WHAT THE EXERCISE ASKS = Return every line below that contains the word "foliage", matching case exactly.

DATA IN THIS EXERCISE =
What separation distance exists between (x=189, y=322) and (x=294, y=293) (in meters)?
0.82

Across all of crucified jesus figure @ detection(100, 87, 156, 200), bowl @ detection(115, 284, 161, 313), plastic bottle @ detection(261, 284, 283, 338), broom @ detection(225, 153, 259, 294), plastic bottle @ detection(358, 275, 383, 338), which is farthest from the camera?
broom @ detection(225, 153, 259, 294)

...

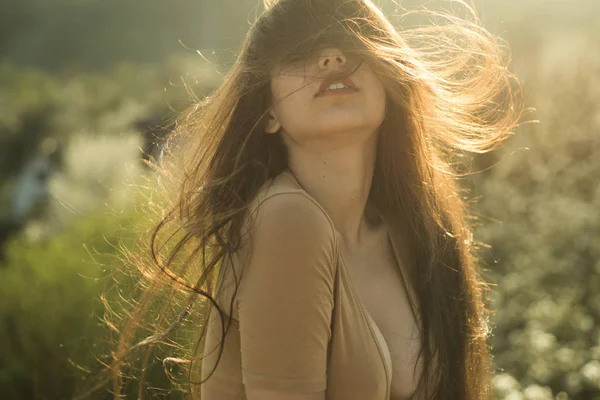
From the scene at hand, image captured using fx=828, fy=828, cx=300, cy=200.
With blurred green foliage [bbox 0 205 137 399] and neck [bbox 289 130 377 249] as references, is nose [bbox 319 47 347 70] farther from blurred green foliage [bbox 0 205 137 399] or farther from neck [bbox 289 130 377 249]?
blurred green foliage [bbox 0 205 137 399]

ANSWER TO THIS EXERCISE =
With blurred green foliage [bbox 0 205 137 399] and neck [bbox 289 130 377 249] as references, is nose [bbox 319 47 347 70] farther from blurred green foliage [bbox 0 205 137 399] or farther from neck [bbox 289 130 377 249]?
blurred green foliage [bbox 0 205 137 399]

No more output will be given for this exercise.